The string "PAYPALISHIRING" is written in a zigzag pattern on a given number of rows like this: (you may want to display this pattern in a fixed font for better legibility)

P A H NA P L S I I GY I R

And then read line by line: "PAHNAPLSIIGYIR"

Write the code that will take a string and make this conversion given a number of rows:

String convert (string text, int nRows)

Convert ("PAYPALISHIRING", 3) should return "PAHNAPLSIIGYIR"

Meaning of the title:

The transformation of zigzag (zigzag). The transformation is as follows:

A) two rows: 0 2413 6B) three rows: 0 481 3 5 7 92 6 10C) four rows: 0 6 121 5 7 11 132 4 8 10 143 9 15D) the number of rows is seven: the first line: 0 12 24 the second line: 1 11 13 23 25 Line 3: 2 10 14 22 26 Line 4: 3 9 15 21 27 Line 5: 4 8 16 20 28 Line 6: 5 7 17 19 29 Line 7: 6 18 30

If you look at the above situation, you can see:

1) the distance between the first and last lines is: (number of rows-1) * 2

2) the sum of the distance between the first element and the second element and between the second element and the third element in the middle lines is: (number of lines-1) * 2.

3) the relationship between the distance between the first element and the second element in the middle lines and the number of lines: (number of rows-number of lines) * 2.

4) the relationship between the distance between the second and third elements in the middle lines and the number of lines: (line-1) * 2.

So there is the getIndex () function:

1) if it is the first element of each row, return the number of rows directly.

2) if it is the subscript of the first or last line except the first element: the subscript of the previous element + (number of lines-1) * 2

3) get the subscript of the even series in the middle several rows: the subscript of the previous element + (number of rows-number of rows) * 2

4) get the subscript of the odd column in the middle rows (except the first element): previous element subscript + (lines-1) * 2

Note:

Because the number of lines in the program starts from zero, there will be a difference of one in the program.

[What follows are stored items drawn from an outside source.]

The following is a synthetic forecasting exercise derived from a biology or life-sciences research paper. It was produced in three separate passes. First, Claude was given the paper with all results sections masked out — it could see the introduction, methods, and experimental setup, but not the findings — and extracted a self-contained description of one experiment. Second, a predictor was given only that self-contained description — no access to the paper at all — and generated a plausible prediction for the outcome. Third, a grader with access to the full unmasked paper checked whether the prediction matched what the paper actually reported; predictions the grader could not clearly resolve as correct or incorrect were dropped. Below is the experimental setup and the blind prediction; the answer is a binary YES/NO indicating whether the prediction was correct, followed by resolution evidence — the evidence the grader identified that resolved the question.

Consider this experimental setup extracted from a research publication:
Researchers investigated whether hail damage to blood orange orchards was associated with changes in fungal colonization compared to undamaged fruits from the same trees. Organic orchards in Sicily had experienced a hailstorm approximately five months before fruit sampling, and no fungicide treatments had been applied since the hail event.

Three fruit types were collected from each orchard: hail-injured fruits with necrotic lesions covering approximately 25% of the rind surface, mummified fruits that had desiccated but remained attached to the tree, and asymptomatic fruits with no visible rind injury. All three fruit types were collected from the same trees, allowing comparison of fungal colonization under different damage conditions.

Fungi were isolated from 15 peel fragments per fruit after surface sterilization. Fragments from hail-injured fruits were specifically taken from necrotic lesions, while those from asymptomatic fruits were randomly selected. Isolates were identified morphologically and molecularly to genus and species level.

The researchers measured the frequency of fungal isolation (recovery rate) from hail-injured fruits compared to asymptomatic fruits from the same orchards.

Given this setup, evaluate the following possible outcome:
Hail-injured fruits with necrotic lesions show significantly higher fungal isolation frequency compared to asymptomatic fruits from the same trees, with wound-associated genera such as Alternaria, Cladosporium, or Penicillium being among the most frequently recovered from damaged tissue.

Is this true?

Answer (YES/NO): YES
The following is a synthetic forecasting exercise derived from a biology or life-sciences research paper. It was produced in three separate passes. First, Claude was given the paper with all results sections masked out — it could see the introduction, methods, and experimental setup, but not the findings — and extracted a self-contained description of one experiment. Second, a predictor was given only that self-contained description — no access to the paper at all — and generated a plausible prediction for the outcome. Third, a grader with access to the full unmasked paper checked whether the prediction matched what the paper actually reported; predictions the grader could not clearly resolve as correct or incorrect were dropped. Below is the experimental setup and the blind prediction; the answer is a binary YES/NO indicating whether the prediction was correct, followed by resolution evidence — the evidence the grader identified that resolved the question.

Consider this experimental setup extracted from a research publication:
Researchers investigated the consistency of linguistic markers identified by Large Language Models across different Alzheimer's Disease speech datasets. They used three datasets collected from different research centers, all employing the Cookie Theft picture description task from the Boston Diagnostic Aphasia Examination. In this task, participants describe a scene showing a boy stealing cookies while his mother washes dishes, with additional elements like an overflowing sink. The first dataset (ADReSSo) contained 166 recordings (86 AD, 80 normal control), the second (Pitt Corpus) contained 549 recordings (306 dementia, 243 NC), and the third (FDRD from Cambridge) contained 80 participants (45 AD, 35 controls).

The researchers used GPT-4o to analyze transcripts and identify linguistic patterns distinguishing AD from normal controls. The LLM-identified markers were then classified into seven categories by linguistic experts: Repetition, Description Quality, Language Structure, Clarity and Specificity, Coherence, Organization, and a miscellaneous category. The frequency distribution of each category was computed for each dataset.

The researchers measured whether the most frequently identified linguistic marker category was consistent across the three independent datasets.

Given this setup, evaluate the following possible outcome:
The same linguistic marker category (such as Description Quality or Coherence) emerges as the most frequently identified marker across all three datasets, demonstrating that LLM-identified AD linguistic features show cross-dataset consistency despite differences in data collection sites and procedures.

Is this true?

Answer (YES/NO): YES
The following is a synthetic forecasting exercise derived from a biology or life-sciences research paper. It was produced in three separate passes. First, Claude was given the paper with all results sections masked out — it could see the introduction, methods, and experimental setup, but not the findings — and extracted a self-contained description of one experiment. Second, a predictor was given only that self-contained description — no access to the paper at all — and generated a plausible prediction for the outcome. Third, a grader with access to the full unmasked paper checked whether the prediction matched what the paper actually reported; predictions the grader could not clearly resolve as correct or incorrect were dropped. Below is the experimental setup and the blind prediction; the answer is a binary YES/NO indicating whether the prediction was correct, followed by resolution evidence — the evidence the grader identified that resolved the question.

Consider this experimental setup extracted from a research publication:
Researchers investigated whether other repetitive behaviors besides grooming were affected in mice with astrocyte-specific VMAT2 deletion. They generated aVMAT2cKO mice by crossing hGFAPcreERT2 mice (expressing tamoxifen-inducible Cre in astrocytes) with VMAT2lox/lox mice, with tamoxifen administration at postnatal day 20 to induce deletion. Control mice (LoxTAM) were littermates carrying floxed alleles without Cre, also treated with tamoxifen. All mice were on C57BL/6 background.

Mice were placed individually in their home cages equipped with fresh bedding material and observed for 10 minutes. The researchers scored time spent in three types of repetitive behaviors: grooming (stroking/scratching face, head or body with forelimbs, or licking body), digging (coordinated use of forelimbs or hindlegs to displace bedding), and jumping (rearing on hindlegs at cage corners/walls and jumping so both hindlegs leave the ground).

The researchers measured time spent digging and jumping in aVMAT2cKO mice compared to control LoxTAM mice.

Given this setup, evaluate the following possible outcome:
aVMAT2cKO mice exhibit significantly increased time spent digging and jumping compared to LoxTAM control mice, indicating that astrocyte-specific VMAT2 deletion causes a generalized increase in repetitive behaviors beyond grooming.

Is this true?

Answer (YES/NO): NO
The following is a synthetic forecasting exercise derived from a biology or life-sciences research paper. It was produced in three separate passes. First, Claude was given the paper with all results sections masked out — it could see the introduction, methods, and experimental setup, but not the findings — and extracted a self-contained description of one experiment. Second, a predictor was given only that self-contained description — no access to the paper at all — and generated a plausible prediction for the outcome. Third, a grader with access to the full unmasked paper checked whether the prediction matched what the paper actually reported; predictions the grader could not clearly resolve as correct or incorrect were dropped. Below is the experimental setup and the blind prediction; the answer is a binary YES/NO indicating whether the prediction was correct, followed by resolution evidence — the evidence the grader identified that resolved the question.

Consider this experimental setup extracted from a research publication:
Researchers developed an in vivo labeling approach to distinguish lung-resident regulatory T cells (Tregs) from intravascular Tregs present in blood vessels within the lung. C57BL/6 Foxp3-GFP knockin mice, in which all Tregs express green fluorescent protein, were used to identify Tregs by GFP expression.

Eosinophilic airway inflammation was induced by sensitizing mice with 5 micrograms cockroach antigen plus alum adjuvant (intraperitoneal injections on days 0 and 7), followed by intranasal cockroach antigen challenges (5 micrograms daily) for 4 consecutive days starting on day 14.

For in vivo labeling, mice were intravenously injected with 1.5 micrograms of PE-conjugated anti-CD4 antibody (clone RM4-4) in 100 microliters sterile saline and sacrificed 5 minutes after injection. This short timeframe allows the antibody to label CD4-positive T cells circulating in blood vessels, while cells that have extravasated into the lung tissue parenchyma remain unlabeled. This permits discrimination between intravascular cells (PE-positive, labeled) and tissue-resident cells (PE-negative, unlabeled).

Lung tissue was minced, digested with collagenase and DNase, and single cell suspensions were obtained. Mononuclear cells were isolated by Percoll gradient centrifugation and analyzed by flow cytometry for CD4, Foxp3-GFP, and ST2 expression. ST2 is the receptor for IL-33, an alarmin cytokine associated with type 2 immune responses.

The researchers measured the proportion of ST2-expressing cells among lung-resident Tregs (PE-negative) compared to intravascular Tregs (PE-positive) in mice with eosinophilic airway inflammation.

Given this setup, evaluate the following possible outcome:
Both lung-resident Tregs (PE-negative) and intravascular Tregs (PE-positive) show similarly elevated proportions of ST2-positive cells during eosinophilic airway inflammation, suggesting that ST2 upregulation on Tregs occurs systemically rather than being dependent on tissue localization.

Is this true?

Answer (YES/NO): NO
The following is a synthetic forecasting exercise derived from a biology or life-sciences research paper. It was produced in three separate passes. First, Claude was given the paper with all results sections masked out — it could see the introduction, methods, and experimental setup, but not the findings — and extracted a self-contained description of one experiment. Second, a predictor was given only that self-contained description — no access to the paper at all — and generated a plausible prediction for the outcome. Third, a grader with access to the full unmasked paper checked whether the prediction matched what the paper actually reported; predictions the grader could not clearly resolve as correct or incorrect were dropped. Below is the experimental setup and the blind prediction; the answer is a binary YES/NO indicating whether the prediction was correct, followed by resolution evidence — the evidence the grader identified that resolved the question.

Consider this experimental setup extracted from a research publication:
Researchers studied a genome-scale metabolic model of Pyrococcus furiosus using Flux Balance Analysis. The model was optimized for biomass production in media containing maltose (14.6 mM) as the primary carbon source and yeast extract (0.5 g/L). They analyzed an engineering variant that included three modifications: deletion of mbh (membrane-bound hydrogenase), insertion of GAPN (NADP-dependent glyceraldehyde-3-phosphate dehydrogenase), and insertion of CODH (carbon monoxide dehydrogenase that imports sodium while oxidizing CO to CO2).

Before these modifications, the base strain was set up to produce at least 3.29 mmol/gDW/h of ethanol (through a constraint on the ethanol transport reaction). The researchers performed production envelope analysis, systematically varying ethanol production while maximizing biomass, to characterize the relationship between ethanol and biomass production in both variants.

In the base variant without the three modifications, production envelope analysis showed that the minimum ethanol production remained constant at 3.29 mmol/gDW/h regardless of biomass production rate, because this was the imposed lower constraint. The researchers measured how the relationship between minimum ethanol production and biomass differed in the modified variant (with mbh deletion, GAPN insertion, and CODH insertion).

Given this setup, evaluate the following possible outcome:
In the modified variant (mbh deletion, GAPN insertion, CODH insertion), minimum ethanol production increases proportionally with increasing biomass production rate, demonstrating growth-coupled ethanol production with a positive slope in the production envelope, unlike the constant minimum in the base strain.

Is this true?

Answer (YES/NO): YES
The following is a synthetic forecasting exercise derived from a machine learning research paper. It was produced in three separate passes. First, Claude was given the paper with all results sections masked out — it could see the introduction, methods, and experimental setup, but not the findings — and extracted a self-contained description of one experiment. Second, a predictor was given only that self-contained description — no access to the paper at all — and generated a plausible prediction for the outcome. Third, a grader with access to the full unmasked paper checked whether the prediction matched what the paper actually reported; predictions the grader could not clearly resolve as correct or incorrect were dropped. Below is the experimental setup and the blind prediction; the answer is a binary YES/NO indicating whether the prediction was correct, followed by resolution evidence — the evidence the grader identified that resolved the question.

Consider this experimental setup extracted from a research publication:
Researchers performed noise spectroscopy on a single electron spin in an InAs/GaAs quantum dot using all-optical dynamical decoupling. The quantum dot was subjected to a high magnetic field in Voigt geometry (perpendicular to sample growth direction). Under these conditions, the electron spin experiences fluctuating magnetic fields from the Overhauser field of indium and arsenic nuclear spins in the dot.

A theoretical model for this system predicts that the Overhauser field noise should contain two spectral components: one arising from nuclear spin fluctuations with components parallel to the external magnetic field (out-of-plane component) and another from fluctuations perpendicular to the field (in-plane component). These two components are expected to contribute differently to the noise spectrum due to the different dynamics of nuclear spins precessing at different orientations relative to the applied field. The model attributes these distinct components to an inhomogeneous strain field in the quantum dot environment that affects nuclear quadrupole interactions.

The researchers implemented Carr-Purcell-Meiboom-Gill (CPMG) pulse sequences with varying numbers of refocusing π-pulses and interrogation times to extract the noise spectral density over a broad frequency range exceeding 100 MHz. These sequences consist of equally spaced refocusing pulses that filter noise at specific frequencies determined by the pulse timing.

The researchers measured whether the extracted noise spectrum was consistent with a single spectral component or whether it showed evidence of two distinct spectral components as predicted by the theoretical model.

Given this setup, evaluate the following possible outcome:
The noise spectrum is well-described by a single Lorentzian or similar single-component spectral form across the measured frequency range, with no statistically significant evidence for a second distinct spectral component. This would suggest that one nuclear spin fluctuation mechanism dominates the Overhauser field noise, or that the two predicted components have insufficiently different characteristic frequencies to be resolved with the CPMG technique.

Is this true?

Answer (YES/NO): NO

IntgetIndex (int index, int cnt, int numRows, int flag) {if (flag = = 0) {return cnt;} else if (cnt = = 0 | | cnt = = numRows-1) {index = index + (numRows-1) * 2;} else if (flag% 2! = 0) {index = index + (numRows-1-cnt) * 2 } else if (flag% 2 = = 0) {index = index + cnt * 2;} return index;} char* convert (char* s, int numRows) {if (* s = ='\ 0' | | numRows = = 1) {return s;} int len = strlen (s); if (len)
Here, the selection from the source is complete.